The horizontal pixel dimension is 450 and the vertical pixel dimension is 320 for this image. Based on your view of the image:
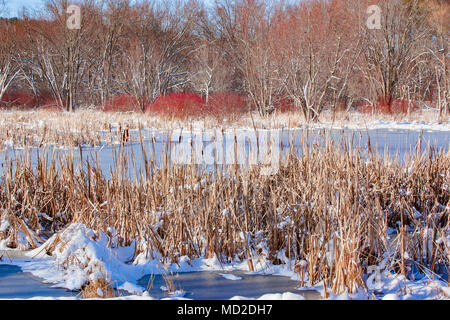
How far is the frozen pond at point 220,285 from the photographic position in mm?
2342

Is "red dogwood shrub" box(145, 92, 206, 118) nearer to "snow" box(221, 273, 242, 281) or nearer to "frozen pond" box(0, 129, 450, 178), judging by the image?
"frozen pond" box(0, 129, 450, 178)

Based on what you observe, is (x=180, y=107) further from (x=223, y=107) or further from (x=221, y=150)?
(x=221, y=150)

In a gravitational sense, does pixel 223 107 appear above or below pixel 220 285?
above

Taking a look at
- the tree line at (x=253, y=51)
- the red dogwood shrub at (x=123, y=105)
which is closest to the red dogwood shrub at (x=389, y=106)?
the tree line at (x=253, y=51)

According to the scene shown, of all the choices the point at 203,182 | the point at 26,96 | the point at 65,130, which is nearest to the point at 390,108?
the point at 65,130

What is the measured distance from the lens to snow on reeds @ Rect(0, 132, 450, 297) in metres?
2.45

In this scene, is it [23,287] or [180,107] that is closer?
[23,287]

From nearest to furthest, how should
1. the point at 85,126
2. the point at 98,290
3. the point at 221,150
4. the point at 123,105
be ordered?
1. the point at 98,290
2. the point at 221,150
3. the point at 85,126
4. the point at 123,105

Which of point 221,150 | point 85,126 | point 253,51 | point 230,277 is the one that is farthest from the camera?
point 253,51

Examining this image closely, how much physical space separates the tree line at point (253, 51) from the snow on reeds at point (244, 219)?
19.0ft

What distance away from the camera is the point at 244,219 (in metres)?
2.99

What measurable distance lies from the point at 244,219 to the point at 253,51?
11.7m

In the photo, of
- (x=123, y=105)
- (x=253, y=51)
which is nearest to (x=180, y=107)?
(x=253, y=51)
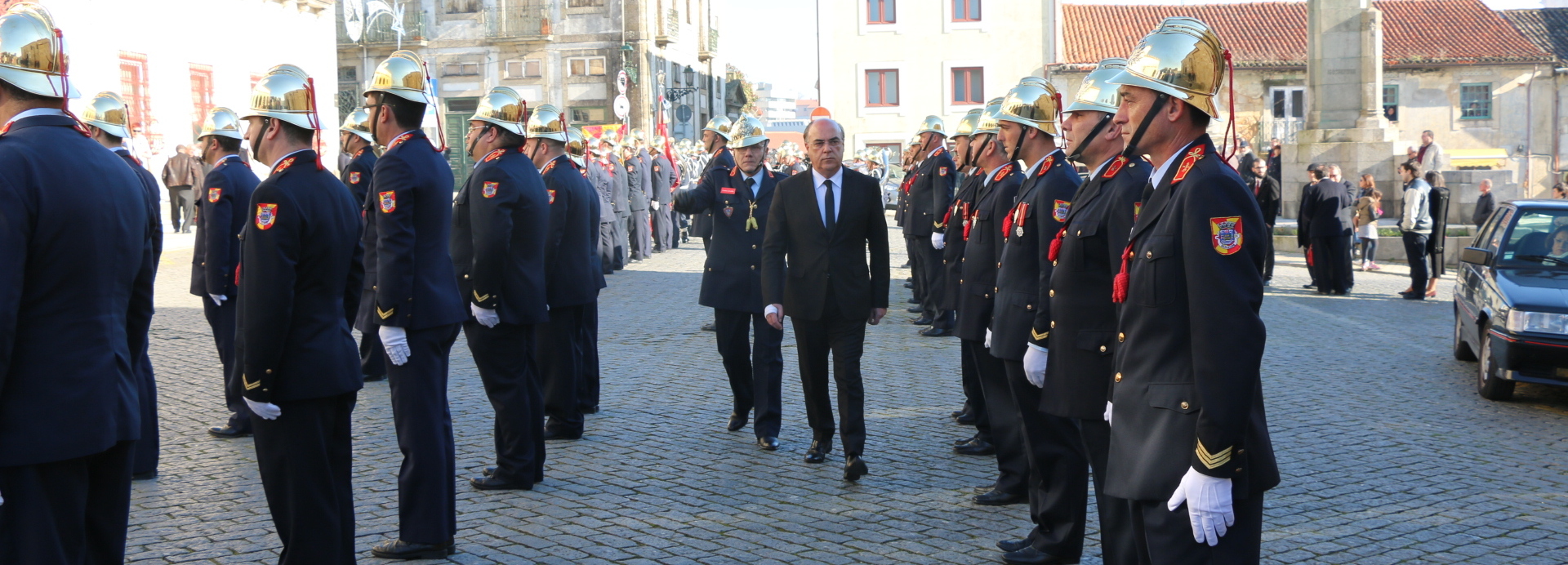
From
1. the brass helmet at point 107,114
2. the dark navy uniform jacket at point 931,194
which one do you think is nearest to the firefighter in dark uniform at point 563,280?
the brass helmet at point 107,114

* _Exercise directions_
Put the material into a Markdown table with the columns Row and Material line, starting at the line that has "In the photo, of" and stopping after the last line of the material. Number each row, and leave out blank lines and the pictures.

* _Answer to this problem_
| Row | Material line |
|---|---|
| 1 | In the photo, of |
| 2 | - (x=123, y=105) |
| 3 | - (x=253, y=51) |
| 4 | which is nearest to (x=180, y=107)? |
| 5 | (x=253, y=51) |
| 6 | From |
| 7 | 1. the brass helmet at point 107,114 |
| 8 | 2. the dark navy uniform jacket at point 931,194 |
| 9 | which one do you think is nearest to the firefighter in dark uniform at point 563,280? |
| 10 | the brass helmet at point 107,114 |